It didn't start out so certain though.

Aside from the fact I was nervous about the weather in Washington, D.C., where I was changing planes at Dulles International, I was also looking at a 30-minute connection time in DC between my flights from SFO to Paris CDG. My brother drove me to SFO about four hours before my original flight (and without traffic, it's only a 20-minute car ride from my house to the airport). We walked up to the United Airlines ticket counter, already busy with plenty of passengers there early, either for flights or because of long security line fears after the Christmas Day incident in Detroit. After flying solely with JetBlue Airways and Virgin America within the United States over the last three years, it was bizarre entering a different terminal at SFO, or flying with a different airline. But the employees of United turned out to be kind and friendly from start to finish.

> Written tasks
A: Based on the travel account, are these statements true? (i) The connection time in Washington, D.C. was 30 minutes. (ii) A sister provided the ride to SFO. (iii) The United employees were unfriendly. Answer each with yes or no and quote the words from the text that decide it.
B: Print the lines of the entries below word for word, from the line with "Which is nearest to the" to the line with "Result: 1563 millimetres".

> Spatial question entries
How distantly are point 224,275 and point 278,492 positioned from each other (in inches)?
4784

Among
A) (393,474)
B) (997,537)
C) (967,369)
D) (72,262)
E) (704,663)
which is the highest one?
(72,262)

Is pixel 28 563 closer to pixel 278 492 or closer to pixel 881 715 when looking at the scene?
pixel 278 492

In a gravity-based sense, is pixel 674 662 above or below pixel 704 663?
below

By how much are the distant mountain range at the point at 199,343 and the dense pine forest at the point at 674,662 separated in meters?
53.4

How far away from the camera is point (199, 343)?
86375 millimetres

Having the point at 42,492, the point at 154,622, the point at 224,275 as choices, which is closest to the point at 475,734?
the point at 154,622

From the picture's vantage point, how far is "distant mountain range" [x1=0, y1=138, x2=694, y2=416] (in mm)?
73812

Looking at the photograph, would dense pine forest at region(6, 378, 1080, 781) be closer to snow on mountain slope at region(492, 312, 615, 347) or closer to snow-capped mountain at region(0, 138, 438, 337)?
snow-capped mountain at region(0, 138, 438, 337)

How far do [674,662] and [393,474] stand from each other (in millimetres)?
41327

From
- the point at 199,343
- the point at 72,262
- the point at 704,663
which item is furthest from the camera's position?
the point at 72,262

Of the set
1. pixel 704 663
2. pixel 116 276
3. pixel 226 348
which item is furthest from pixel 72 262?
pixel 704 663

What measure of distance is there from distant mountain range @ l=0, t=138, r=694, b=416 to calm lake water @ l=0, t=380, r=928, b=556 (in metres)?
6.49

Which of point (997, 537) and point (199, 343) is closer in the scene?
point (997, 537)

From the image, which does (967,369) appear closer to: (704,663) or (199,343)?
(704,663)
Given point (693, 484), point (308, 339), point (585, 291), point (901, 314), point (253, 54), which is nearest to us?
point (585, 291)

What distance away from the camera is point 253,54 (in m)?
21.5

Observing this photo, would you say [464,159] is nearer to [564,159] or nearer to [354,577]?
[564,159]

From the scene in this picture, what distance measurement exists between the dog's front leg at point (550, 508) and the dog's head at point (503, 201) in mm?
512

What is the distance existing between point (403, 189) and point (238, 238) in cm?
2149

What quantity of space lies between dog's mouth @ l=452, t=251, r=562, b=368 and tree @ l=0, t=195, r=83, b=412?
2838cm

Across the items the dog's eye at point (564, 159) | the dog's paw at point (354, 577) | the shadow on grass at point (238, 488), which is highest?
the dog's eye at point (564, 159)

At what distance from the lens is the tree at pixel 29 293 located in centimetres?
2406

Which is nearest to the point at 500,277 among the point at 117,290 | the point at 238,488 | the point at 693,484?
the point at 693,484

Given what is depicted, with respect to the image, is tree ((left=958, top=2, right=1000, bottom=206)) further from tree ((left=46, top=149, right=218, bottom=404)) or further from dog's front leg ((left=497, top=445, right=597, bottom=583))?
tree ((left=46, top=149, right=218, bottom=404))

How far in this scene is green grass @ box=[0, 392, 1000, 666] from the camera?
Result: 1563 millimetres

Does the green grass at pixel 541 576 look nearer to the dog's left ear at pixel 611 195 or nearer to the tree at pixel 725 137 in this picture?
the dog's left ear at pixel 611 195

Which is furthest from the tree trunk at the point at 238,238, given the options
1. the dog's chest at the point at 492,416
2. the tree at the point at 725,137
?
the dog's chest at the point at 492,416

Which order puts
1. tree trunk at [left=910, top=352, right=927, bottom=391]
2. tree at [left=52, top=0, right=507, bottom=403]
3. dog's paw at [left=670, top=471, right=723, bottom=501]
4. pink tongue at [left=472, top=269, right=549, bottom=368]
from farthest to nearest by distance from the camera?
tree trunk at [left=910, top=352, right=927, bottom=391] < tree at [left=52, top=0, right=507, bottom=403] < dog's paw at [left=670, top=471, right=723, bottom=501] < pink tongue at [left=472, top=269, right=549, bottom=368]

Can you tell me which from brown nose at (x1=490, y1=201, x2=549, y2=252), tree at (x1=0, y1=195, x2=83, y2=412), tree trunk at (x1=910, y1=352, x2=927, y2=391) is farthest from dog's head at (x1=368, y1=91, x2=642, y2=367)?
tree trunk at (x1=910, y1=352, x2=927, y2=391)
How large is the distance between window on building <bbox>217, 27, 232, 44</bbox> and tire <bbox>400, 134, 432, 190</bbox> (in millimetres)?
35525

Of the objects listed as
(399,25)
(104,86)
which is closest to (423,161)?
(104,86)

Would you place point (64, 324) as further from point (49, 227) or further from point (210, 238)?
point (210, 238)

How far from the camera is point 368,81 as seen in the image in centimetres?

> Outputs by task
A:
(i) Yes: "I was also looking at a 30-minute connection time in DC"
(ii) No: "My brother drove me to SFO"
(iii) No: "the employees of United turned out to be kind and friendly from start to finish"

B:
Which is nearest to the point at 500,277 among the point at 117,290 | the point at 238,488 | the point at 693,484?
the point at 693,484

Given what is depicted, with respect to the image, is tree ((left=958, top=2, right=1000, bottom=206)) further from tree ((left=46, top=149, right=218, bottom=404)) or further from dog's front leg ((left=497, top=445, right=597, bottom=583))?
tree ((left=46, top=149, right=218, bottom=404))

How far in this scene is green grass @ box=[0, 392, 1000, 666] from the camera?
Result: 1563 millimetres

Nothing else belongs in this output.